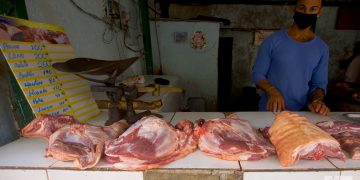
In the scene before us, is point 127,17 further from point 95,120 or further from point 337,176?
point 337,176

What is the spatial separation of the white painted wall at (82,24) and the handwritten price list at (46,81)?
0.42m

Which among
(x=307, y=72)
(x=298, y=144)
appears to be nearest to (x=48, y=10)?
(x=298, y=144)

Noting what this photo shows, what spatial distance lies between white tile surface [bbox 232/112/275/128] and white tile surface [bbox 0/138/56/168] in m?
1.39

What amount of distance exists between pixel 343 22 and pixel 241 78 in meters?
3.08

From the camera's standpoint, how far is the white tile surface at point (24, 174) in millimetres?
1154

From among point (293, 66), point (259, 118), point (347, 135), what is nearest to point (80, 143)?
point (259, 118)

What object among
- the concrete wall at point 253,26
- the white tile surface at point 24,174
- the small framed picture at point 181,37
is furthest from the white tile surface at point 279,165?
the concrete wall at point 253,26

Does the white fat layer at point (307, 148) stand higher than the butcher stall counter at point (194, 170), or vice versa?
the white fat layer at point (307, 148)

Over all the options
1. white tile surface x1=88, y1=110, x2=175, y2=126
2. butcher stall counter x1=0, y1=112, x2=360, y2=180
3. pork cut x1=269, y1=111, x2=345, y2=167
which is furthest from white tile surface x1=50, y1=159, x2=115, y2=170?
pork cut x1=269, y1=111, x2=345, y2=167

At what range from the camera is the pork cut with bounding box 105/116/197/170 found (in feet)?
3.81

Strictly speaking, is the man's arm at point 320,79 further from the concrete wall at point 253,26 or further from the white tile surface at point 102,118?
the concrete wall at point 253,26

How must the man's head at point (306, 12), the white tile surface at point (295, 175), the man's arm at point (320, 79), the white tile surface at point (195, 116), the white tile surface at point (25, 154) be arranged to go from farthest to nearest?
the man's arm at point (320, 79), the man's head at point (306, 12), the white tile surface at point (195, 116), the white tile surface at point (25, 154), the white tile surface at point (295, 175)

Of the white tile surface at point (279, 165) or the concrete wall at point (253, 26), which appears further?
the concrete wall at point (253, 26)

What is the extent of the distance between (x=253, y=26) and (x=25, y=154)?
5.96 metres
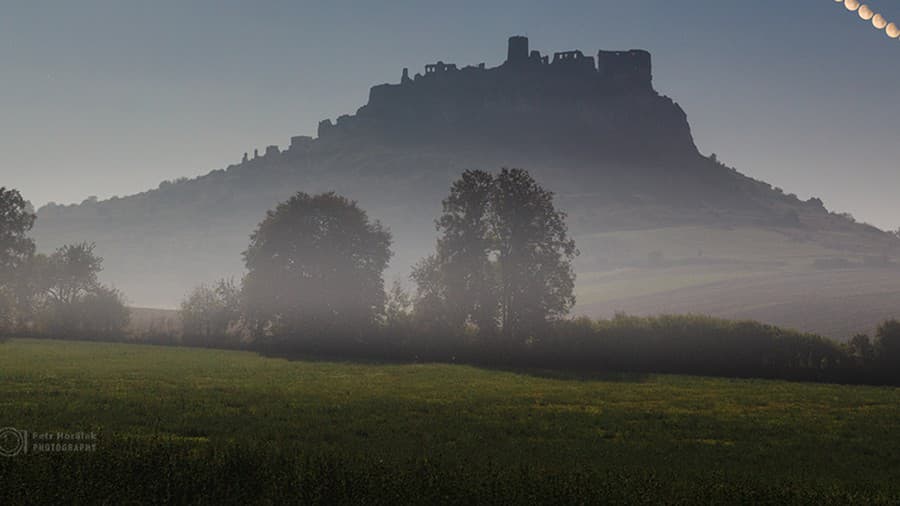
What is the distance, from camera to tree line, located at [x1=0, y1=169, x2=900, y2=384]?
59128 mm

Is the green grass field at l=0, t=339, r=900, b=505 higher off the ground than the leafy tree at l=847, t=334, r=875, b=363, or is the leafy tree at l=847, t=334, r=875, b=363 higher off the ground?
the leafy tree at l=847, t=334, r=875, b=363

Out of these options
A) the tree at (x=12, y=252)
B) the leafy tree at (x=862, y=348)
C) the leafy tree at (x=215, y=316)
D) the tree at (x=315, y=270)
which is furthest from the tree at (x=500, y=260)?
the tree at (x=12, y=252)

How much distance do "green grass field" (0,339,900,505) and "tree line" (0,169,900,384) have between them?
12.0 meters

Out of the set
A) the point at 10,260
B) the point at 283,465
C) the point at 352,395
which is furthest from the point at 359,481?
the point at 10,260

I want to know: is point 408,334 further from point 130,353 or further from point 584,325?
point 130,353

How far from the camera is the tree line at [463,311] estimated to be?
59128 millimetres

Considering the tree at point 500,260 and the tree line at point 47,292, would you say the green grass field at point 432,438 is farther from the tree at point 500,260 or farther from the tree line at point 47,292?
the tree line at point 47,292

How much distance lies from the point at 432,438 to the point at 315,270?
5075 cm

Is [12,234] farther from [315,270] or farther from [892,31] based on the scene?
[892,31]

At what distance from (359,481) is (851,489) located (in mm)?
12233

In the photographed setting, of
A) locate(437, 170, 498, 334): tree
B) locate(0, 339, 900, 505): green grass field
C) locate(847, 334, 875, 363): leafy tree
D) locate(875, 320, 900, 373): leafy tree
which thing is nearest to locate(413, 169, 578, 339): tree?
locate(437, 170, 498, 334): tree

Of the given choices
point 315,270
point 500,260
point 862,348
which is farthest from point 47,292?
point 862,348

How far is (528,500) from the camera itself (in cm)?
1398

» Aim of the exercise: Please write out all of the material above without changing a word, and omit any pictures.

» Task response:
In the scene before us, is point 127,17 further from point 95,120 or further from point 337,176?
point 337,176

What is the spatial separation of the white painted wall at (82,24) and the handwritten price list at (46,81)?
0.42m

Which among
(x=307, y=72)
(x=298, y=144)
appears to be nearest to (x=48, y=10)?
(x=298, y=144)

Noting what this photo shows, what spatial distance lies between white tile surface [bbox 232/112/275/128] and white tile surface [bbox 0/138/56/168] in m?
1.39

What amount of distance exists between pixel 343 22 and pixel 241 78 in meters?
3.08

From the camera's standpoint, how far is the white tile surface at point (24, 174) in millimetres?
1154

From among point (293, 66), point (259, 118), point (347, 135), what is nearest to point (80, 143)?
point (259, 118)

What object among
- the concrete wall at point 253,26
- the white tile surface at point 24,174
- the small framed picture at point 181,37
is furthest from the white tile surface at point 279,165?
the concrete wall at point 253,26

Does the white fat layer at point (307, 148) stand higher than the butcher stall counter at point (194, 170), or vice versa?
the white fat layer at point (307, 148)

Over all the options
1. white tile surface x1=88, y1=110, x2=175, y2=126
2. butcher stall counter x1=0, y1=112, x2=360, y2=180
3. pork cut x1=269, y1=111, x2=345, y2=167
which is furthest from white tile surface x1=50, y1=159, x2=115, y2=170?
pork cut x1=269, y1=111, x2=345, y2=167

At what range from the camera is the pork cut with bounding box 105/116/197/170 found (in feet)?
3.81

Strictly speaking, is the man's arm at point 320,79 further from the concrete wall at point 253,26 or further from the white tile surface at point 102,118?
the concrete wall at point 253,26

How must the man's head at point (306, 12), the white tile surface at point (295, 175), the man's arm at point (320, 79), the white tile surface at point (195, 116), the white tile surface at point (25, 154) be arranged to go from farthest to nearest?
the man's arm at point (320, 79), the man's head at point (306, 12), the white tile surface at point (195, 116), the white tile surface at point (25, 154), the white tile surface at point (295, 175)

Of the white tile surface at point (279, 165) or the concrete wall at point (253, 26), which appears further?
the concrete wall at point (253, 26)

What is the extent of the distance between (x=253, y=26) and (x=25, y=154)?
5.96 metres
What is the distance, from camera to tree line, located at [x1=0, y1=169, x2=900, y2=384]?
59128 mm

Is the green grass field at l=0, t=339, r=900, b=505 higher off the ground than the leafy tree at l=847, t=334, r=875, b=363, or is the leafy tree at l=847, t=334, r=875, b=363 higher off the ground?
the leafy tree at l=847, t=334, r=875, b=363

Out of these options
A) the tree at (x=12, y=252)
B) the leafy tree at (x=862, y=348)
C) the leafy tree at (x=215, y=316)
D) the tree at (x=315, y=270)
which is furthest from the tree at (x=500, y=260)?
the tree at (x=12, y=252)

How much distance do "green grass field" (0,339,900,505) and "tree line" (0,169,900,384) have between them?
12.0 meters

Out of the set
A) the point at 10,260
B) the point at 283,465
C) the point at 352,395
which is furthest from the point at 359,481?
the point at 10,260

I want to know: is point 408,334 further from point 130,353 or further from point 584,325?
point 130,353

How far from the camera is the tree line at [463,311] estimated to be?
59128 millimetres

Considering the tree at point 500,260 and the tree line at point 47,292, would you say the green grass field at point 432,438 is farther from the tree at point 500,260 or farther from the tree line at point 47,292?
the tree line at point 47,292

How much distance lies from the point at 432,438 to the point at 315,270?
5075 cm

Is [12,234] farther from [315,270] or farther from [892,31] based on the scene?
[892,31]

At what distance from (359,481) is (851,489) located (in mm)?
12233

In the photographed setting, of
A) locate(437, 170, 498, 334): tree
B) locate(0, 339, 900, 505): green grass field
C) locate(847, 334, 875, 363): leafy tree
D) locate(875, 320, 900, 373): leafy tree
which thing is nearest to locate(413, 169, 578, 339): tree?
locate(437, 170, 498, 334): tree

Of the given choices
point 315,270
point 500,260
point 862,348
which is farthest from point 47,292?
point 862,348

How far is (528,500) from the camera itself (in cm)?
1398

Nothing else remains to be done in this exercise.